Short descriptive text snippets
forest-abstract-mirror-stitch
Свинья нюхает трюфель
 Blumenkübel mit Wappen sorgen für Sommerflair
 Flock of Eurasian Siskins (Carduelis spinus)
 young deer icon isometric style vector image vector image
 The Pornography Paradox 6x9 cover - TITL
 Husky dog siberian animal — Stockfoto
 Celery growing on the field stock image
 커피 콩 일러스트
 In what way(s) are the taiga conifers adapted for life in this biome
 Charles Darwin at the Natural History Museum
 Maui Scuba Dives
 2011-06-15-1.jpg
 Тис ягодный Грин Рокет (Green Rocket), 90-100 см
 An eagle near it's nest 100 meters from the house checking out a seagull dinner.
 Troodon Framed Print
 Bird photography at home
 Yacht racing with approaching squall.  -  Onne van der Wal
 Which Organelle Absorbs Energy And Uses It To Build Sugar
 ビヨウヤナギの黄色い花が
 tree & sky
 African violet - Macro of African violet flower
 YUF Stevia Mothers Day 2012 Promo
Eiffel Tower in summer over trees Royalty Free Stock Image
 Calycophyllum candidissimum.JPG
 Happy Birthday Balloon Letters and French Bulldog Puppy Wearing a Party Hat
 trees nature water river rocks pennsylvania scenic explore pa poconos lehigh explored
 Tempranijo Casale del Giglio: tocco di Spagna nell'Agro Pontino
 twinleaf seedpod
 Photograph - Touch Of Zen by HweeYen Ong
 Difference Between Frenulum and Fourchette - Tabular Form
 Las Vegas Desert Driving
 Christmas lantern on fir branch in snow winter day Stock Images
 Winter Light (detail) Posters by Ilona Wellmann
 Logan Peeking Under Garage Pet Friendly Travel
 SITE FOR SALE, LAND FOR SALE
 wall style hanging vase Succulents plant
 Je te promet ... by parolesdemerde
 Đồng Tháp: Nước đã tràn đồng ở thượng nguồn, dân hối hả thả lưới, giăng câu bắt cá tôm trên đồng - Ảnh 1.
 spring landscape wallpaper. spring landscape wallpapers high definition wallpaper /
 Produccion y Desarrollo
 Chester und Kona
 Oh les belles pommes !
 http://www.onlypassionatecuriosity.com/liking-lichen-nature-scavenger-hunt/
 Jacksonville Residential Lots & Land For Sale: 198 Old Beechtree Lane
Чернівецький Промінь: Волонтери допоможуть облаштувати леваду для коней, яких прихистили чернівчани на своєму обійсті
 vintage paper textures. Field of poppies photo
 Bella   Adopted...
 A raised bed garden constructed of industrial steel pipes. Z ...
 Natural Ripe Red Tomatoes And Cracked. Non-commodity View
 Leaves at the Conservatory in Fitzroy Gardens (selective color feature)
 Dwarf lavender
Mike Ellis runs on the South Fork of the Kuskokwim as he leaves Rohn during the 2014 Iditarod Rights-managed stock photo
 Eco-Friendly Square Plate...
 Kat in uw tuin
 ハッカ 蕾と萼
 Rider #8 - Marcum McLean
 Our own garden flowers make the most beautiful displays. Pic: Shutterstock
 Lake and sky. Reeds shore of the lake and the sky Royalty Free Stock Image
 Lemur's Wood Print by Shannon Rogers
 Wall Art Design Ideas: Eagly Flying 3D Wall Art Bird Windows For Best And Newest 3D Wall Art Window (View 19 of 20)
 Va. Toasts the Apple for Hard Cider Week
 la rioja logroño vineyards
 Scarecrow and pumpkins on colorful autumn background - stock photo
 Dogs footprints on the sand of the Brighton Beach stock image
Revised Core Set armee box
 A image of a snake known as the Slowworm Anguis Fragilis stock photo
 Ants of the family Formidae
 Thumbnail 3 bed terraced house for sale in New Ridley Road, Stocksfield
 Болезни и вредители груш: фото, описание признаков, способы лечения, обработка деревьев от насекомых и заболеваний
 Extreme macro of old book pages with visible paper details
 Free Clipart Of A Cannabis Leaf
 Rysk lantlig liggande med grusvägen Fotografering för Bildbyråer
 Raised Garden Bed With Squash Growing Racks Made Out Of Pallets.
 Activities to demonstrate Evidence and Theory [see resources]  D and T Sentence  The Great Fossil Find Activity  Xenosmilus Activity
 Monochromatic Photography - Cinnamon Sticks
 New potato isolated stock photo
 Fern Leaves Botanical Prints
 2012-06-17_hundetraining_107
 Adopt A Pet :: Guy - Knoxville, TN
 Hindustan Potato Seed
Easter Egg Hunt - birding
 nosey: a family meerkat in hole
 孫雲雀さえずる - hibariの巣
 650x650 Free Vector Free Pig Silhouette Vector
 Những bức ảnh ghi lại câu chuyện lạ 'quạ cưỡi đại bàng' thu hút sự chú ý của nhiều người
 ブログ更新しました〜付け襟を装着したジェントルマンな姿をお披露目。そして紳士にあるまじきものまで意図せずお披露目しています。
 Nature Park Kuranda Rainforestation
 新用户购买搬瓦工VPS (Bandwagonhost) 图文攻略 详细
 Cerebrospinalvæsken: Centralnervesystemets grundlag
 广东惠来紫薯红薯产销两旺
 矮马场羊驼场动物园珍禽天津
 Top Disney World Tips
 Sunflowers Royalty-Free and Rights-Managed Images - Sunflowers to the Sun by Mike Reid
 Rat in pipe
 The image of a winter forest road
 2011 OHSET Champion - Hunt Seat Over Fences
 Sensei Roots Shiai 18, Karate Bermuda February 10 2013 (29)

- **Exercise details**:
Take the lines from the top of the data through the one that contains "YUF Stevia Mothers Day 2012 Promo" and copy them exactly, leaving out every line after it.

- **Answer**:
forest-abstract-mirror-stitch
Свинья нюхает трюфель
 Blumenkübel mit Wappen sorgen für Sommerflair
 Flock of Eurasian Siskins (Carduelis spinus)
 young deer icon isometric style vector image vector image
 The Pornography Paradox 6x9 cover - TITL
 Husky dog siberian animal — Stockfoto
 Celery growing on the field stock image
 커피 콩 일러스트
 In what way(s) are the taiga conifers adapted for life in this biome
 Charles Darwin at the Natural History Museum
 Maui Scuba Dives
 2011-06-15-1.jpg
 Тис ягодный Грин Рокет (Green Rocket), 90-100 см
 An eagle near it's nest 100 meters from the house checking out a seagull dinner.
 Troodon Framed Print
 Bird photography at home
 Yacht racing with approaching squall.  -  Onne van der Wal
 Which Organelle Absorbs Energy And Uses It To Build Sugar
 ビヨウヤナギの黄色い花が
 tree & sky
 African violet - Macro of African violet flower
 YUF Stevia Mothers Day 2012 Promo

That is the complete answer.